Als das Leben nach dem letzten Krieg in
Deutschland langsam wieder in Gang
kam, besang man die Auferstehung aus
Ruinen hüben wie drüben am liebsten
mit Richard Wagners "Meistersingern
von Nürnberg". Die Staatsoper Unter
den Linden im Ostteil Berlins - damals
"Deutsche Staatsoper" genannt - wurde
1955 mit dem fanfarenglänzenden
Volksfeststück ebenso eröffnet wie die
Bayerische Staatsoper in München
1963, jenes Theater, an dem Wagners
Werk knapp hundert Jahre zuvor seine
Uraufführung erlebt hatte.
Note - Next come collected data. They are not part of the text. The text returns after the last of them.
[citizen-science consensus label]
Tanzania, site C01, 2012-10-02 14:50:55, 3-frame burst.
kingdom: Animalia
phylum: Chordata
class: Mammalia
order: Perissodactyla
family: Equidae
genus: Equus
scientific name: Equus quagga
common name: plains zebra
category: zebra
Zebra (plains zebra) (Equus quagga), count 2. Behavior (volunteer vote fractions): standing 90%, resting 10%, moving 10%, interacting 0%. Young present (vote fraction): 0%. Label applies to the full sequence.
Man feierte
den raschen Wiederaufbau der zerbombten Traditionshäuser, zugleich aber auch
die Einheit der staatlich getrennten Kulturnation, ganz im Sinne von Wagners
Schlusschor: "zerging in Dunst das
heil'ge röm'sche Reich: uns bliebe gleich
die heil'ge deutsche Kunst!". Ein Schuft,
wer Arges dabei dachte.
Vera Nemirova erinnert nun in ihrer
Inszenierung dieses Stücks am Deutschen Nationaltheater Weimar an den
Pomp und die Umstände von damals.
Die Chöre von Weimar und vom Theater Erfurt sitzen vereint in einem Saal,
den der Bühnenbildner Tom Musch an
das Haus des Rundfunks der DDR in der
Berliner Nalepastraße angelehnt hat. Es
laufen Schwarzweißfilmbilder von der
Wiedereinweihung der Opern in Berlin
und München über die Kinoleinwand,
und die Staatskapelle Weimar liefert
dazu die Kulturstaatsaktsmusik des
"Meistersinger"-Vorspiels: satt, voll, in
großen Streicherbögen, von den Bläsern
weich gepolstert, anfangs noch recht
großspurig, bald aber immer feiner,
immer zierlicher, mit wachsender Zärtlichkeit für alle Details.
Kirill Karabits, vor bald vierzig Jahren
in Kiew geboren, inzwischen sehr
gefragt in Großbritannien und seit September neuer Generalmusikdirektor in
Weimar, steht am Pult. "Die Meistersinger" sind seine erste Premiere - und er
zeigt, was er kann: Sänger tragen, nicht
zudecken, Pointen setzen, das Erzähltempo so steuern, dass auch bei vollen
sechs Stunden Spieldauer (Pausen eingeschlossen) kein Gefühl von Leerlauf
oder Stillstand aufkommt. In der Lehrstunde die der quicklebendige, herrlich
frisch singende Jörn Eichler als David
dem zunächst etwas plump wirkenden
Heiko Börner als Walther von Stolzing
gibt, prickelt, perlt und knistert es im
Orchester, als wär's ein Stück von Jacques Offenbach.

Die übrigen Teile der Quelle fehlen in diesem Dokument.